Extract:

══════════

- Born: Martin Bruce Adelstein
- Occupations: Television producer, Film producer

= Marty Adelstein =

American television producer

Martin Bruce Adelstein is an American television producer. Before becoming a producer, he was a partner at the Endeavor Talent Agency, where he was one of the founding members. As of 2019, Adelstein is the CEO and founder of Tomorrow Studios, a joint venture between Adelstein and ITV Studios.

==Years as an agent==
Adelstein has represented writer David E. Kelley for over 20 years. He discovered Kelley after he read his script called "From the Hip" and brought him to Los Angeles to work on his first show L.A. Law. He also discovered Dwayne "The Rock" Johnson while representing the WWF. Adelstein booked him to host Saturday Night Live and the show received the highest rating in 10 years. He was subsequently put in the film The Mummy Returns where he received 5 million dollars for 5 minutes of screen time as The Scorpion King. He also brought actress/writer Tina Fey to the agency as well as writers Bonnie and Terry Turner who went on to create 3rd Rock from the Sun and That '70s Show.

==Years as a producer==
Adelstein has produced many television series, including the MTV series Teen Wolf, the NBC series Aquarius, the critically acclaimed 2011 film Hanna and the ABC/Fox sitcom Last Man Standing.

==Personal life==
Adelstein is married and has three children.

══════════

Recorded information:
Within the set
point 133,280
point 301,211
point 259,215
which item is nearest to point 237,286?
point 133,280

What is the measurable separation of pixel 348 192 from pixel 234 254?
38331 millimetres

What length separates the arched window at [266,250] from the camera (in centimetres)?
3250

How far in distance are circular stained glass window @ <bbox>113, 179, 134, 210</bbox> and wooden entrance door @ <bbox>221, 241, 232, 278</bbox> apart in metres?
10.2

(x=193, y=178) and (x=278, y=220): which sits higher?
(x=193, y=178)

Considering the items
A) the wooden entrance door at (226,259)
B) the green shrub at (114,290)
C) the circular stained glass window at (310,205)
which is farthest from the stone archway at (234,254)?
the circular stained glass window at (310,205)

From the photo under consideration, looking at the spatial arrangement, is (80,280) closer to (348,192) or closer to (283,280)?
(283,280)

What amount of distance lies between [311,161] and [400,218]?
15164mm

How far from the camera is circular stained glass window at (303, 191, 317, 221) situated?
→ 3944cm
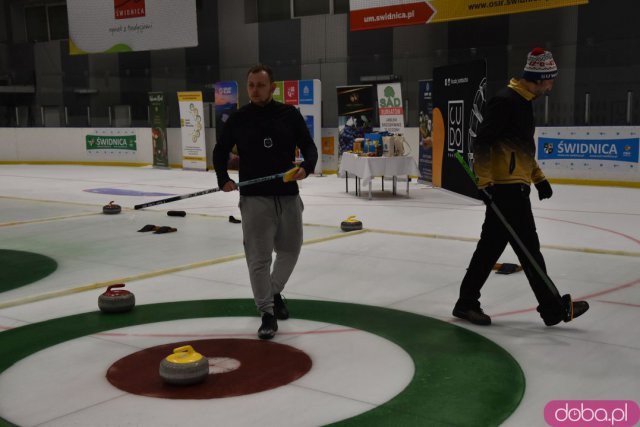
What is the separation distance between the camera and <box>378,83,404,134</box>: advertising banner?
15.3 m

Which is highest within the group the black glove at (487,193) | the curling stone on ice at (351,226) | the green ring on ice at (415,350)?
the black glove at (487,193)

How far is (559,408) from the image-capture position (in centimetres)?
316

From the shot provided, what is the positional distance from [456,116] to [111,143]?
13.0 meters

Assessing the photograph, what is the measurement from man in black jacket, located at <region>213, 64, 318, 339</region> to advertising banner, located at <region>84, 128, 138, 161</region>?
17390mm

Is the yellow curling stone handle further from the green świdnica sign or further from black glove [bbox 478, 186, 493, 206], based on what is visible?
the green świdnica sign

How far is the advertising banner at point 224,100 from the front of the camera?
17812 millimetres

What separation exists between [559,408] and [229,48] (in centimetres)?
2103

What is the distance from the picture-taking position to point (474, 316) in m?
4.50

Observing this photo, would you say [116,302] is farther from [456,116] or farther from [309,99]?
[309,99]

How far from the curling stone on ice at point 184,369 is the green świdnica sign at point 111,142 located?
18.3 metres

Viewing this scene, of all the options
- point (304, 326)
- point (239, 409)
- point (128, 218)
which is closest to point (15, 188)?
point (128, 218)

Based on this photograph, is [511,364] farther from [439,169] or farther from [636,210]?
[439,169]
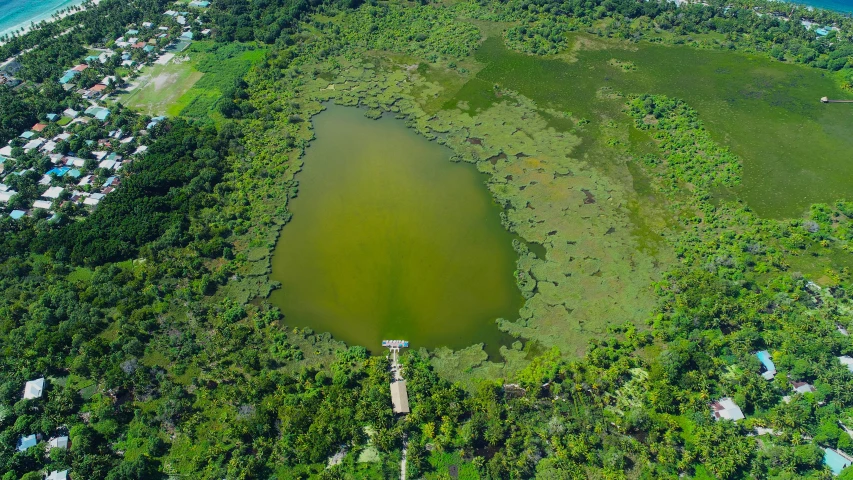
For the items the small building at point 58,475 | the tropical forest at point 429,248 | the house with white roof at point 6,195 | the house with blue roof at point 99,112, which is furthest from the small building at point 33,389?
the house with blue roof at point 99,112

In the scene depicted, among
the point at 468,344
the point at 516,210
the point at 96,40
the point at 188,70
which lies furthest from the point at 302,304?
the point at 96,40

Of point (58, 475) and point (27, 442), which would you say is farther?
point (27, 442)

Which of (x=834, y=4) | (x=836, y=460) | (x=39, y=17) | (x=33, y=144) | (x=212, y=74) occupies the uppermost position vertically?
(x=39, y=17)

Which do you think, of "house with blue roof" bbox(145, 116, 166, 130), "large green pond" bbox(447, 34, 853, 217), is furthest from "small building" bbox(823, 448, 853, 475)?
"house with blue roof" bbox(145, 116, 166, 130)

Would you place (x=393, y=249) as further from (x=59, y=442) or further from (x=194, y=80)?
(x=194, y=80)

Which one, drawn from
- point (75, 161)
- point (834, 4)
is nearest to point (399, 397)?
point (75, 161)

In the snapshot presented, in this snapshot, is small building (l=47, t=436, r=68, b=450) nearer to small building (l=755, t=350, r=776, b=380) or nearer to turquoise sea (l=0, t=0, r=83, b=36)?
small building (l=755, t=350, r=776, b=380)

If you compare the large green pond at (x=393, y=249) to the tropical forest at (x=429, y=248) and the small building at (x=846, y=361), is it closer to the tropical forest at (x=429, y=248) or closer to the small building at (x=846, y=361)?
the tropical forest at (x=429, y=248)
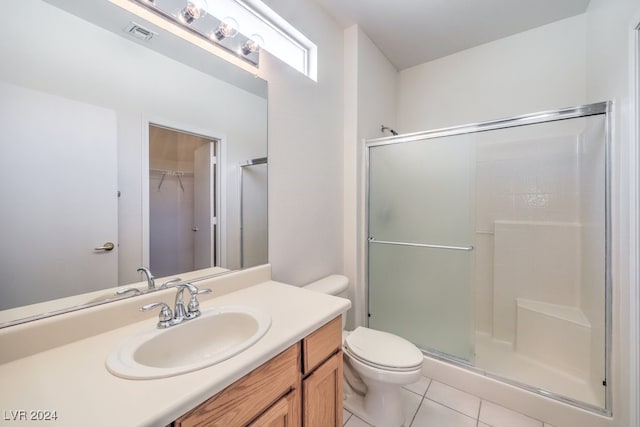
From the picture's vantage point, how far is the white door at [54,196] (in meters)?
0.76

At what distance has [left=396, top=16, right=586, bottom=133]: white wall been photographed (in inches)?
74.5

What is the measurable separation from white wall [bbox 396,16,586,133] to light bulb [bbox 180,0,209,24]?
206 cm

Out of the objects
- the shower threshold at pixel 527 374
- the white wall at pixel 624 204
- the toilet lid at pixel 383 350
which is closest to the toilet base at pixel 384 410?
the toilet lid at pixel 383 350

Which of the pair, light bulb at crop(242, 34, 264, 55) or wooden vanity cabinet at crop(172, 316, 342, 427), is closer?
wooden vanity cabinet at crop(172, 316, 342, 427)

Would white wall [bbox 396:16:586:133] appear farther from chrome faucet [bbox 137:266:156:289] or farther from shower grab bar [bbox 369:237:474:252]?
chrome faucet [bbox 137:266:156:289]

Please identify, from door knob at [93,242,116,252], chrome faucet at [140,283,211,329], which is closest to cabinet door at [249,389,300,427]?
chrome faucet at [140,283,211,329]

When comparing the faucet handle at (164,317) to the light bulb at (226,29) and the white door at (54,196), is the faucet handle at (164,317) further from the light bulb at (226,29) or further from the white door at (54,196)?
the light bulb at (226,29)

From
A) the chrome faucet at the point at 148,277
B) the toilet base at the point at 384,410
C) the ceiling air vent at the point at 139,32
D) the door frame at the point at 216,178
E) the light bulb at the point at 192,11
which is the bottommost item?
the toilet base at the point at 384,410

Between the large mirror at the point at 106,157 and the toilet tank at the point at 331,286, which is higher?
the large mirror at the point at 106,157

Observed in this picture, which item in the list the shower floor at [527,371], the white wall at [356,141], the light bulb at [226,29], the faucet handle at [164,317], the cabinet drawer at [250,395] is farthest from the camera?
the white wall at [356,141]

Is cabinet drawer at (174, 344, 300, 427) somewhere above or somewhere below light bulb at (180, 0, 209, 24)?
below

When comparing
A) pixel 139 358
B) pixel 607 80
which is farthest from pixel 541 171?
pixel 139 358

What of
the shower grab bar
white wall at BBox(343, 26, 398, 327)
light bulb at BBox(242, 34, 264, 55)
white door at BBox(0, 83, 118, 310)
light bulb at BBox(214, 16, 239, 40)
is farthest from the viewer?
white wall at BBox(343, 26, 398, 327)

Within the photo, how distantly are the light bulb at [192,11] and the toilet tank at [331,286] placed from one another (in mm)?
1554
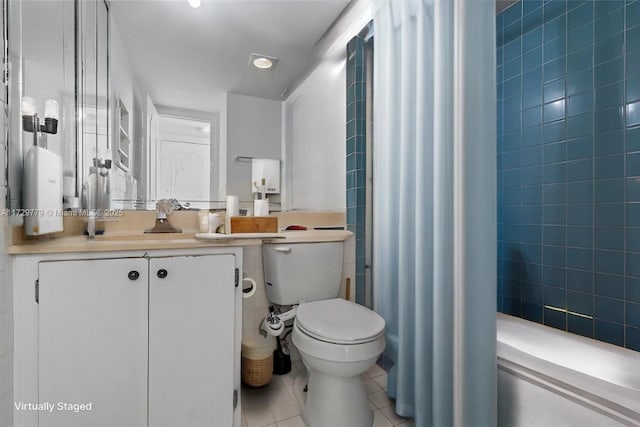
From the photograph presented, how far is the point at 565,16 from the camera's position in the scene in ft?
5.06

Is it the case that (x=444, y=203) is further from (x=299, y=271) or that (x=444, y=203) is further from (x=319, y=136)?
(x=319, y=136)

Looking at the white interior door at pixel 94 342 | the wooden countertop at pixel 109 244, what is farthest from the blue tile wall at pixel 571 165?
the white interior door at pixel 94 342

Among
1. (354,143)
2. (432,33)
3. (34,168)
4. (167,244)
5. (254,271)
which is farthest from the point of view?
(354,143)

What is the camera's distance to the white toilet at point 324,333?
1.12 metres

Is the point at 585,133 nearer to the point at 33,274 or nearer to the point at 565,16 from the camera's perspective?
the point at 565,16

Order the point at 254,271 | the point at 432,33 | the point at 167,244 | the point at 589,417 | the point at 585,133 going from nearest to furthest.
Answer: the point at 589,417 < the point at 167,244 < the point at 432,33 < the point at 585,133 < the point at 254,271

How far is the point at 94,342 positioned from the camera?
984 mm

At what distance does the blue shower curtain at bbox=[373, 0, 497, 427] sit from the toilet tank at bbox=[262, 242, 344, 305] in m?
0.43

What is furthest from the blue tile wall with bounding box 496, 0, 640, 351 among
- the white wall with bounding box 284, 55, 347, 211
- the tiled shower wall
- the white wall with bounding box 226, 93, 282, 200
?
the white wall with bounding box 226, 93, 282, 200

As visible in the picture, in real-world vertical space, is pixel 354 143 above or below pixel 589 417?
above

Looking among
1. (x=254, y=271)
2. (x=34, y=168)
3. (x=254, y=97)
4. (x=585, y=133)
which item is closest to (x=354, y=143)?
(x=254, y=97)

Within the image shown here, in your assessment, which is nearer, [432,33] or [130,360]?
[130,360]

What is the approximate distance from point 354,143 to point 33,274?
156 cm

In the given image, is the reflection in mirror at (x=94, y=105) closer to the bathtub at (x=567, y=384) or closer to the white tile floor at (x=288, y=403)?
the white tile floor at (x=288, y=403)
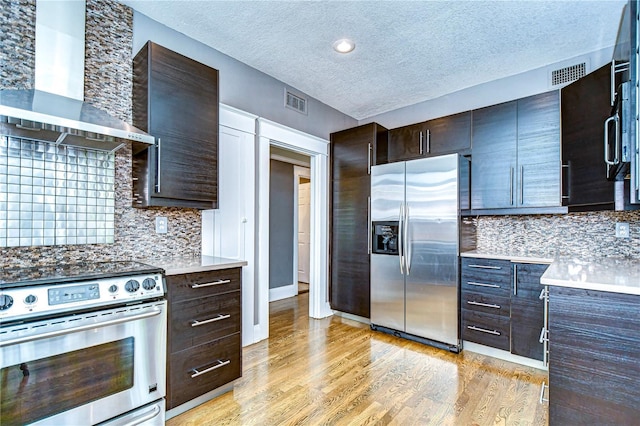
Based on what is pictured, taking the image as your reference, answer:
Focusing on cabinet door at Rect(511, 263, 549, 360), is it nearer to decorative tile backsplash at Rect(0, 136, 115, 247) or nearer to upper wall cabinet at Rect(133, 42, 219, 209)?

══════════

What is being asked: Copy the passage from the Marty Adelstein profile verbatim, starting with "Martin Bruce Adelstein is" and going on through "and ITV Studios.".

Task answer:
Martin Bruce Adelstein is an American television producer. Before becoming a producer, he was a partner at the Endeavor Talent Agency, where he was one of the founding members. As of 2019, Adelstein is the CEO and founder of Tomorrow Studios, a joint venture between Adelstein and ITV Studios.